TEXTE ÉTUDIÉ:
╭──

Trois sables, trois usages
Le sable à compaction, le sable lavé et le sable de remplissage se ressemblent dans la benne et ne se comportent pas du tout pareil une fois en place. C'est le matériau où la confusion coûte le plus souvent un refaire.
Le sable à compaction
Il contient des particules de tailles variées, fines comprises, ce qui lui permet de se serrer et de tenir. C'est le sable des lits de pose sous pavé uni et dalles, là où la surface doit rester stable sous le passage.
Le sable lavé
Débarrassé de ses fines et de ses impuretés, il reste meuble et laisse passer l'eau. On l'emploie sous une toile de piscine, en drainage, ou partout où la propreté du grain compte davantage que la tenue.
Le sable de remplissage
Le plus économique, destiné à combler du volume : tranchées, excavations, zones à remonter. Il n'a pas à être beau ni parfaitement gradué, seulement à occuper l'espace sans se déliter.

╰──

Données de raisonnement quantitatif sur des graphiques:

╭──

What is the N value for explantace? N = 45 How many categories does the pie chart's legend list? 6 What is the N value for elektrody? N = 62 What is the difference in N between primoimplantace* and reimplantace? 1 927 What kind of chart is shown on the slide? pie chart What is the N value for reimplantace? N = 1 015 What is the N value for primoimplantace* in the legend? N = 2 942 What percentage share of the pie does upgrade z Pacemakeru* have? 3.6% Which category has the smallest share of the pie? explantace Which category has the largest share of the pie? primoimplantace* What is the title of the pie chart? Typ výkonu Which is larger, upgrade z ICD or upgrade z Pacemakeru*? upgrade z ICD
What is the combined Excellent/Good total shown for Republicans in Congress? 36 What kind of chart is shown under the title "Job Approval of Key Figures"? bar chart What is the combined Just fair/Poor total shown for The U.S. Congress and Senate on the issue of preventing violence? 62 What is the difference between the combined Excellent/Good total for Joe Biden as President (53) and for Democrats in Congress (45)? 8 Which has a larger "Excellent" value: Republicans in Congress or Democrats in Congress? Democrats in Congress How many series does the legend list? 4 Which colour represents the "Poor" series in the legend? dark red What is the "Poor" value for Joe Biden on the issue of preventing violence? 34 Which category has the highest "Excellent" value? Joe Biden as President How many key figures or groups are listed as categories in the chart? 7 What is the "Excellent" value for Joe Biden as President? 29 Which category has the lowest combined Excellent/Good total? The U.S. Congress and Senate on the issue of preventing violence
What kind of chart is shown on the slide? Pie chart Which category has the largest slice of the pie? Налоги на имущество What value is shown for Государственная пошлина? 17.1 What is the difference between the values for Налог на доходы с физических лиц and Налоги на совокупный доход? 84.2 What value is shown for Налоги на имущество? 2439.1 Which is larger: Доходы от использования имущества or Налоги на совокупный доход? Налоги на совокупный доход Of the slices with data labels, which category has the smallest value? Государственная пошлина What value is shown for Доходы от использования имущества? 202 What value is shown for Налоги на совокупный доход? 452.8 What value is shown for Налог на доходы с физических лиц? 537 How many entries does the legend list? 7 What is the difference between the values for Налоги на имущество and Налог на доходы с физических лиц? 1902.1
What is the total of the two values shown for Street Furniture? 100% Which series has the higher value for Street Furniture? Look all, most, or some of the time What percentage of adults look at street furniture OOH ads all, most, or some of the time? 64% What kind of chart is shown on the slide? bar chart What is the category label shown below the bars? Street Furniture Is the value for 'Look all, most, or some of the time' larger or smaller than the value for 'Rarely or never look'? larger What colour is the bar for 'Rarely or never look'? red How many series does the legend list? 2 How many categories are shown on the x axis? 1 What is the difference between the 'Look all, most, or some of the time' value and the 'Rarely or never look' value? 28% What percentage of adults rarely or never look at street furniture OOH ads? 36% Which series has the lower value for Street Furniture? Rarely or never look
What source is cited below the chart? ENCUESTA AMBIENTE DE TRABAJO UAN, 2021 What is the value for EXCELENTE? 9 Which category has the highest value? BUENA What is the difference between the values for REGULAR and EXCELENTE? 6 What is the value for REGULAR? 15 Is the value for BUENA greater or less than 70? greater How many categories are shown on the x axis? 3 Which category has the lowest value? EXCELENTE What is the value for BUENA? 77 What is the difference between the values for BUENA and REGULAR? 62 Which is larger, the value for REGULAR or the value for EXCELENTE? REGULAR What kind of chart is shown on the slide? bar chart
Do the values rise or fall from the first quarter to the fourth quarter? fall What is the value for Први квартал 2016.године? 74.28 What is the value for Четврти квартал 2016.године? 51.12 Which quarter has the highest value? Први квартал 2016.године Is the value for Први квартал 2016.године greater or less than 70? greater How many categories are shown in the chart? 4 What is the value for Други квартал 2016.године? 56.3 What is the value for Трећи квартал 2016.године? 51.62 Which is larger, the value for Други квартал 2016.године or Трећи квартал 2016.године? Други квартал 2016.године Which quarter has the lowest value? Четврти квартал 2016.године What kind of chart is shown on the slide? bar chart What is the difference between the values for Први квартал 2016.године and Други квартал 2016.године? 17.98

╰──

Poursuivez le texte sur les trois sortes de sable juste après sa dernière phrase.

Sous un pavé uni
L'ordre habituel est une base de pierre 0-3/4 compactée, puis un lit mince de sable à compaction ou de poussière de pierre, puis les pavés. Épaissir le lit de sable en croyant mieux faire produit l'inverse : la surface ondule dès la première saison.
L'humidité au moment de la livraison
Un sable humide pèse plus lourd et se travaille différemment d'un sable sec. Après plusieurs jours de pluie, prévoir qu'il colle davantage et que l'étendage demande plus d'effort.
La quantité
Le sable se commande au volume, en mètres cubes ou en verges cubes. Un lit de pose mince sur une grande surface représente vite plusieurs mètres cubes : le calcul se fait avant, pas au moment où le camion est dans l'entrée.
Ce qu'il ne faut pas faire
Employer du sable de remplissage sous un pavé uni, ou du sable lavé là où la tenue importe. Les deux se voient à l'usage plutôt qu'à la livraison, et c'est ce qui les rend coûteux.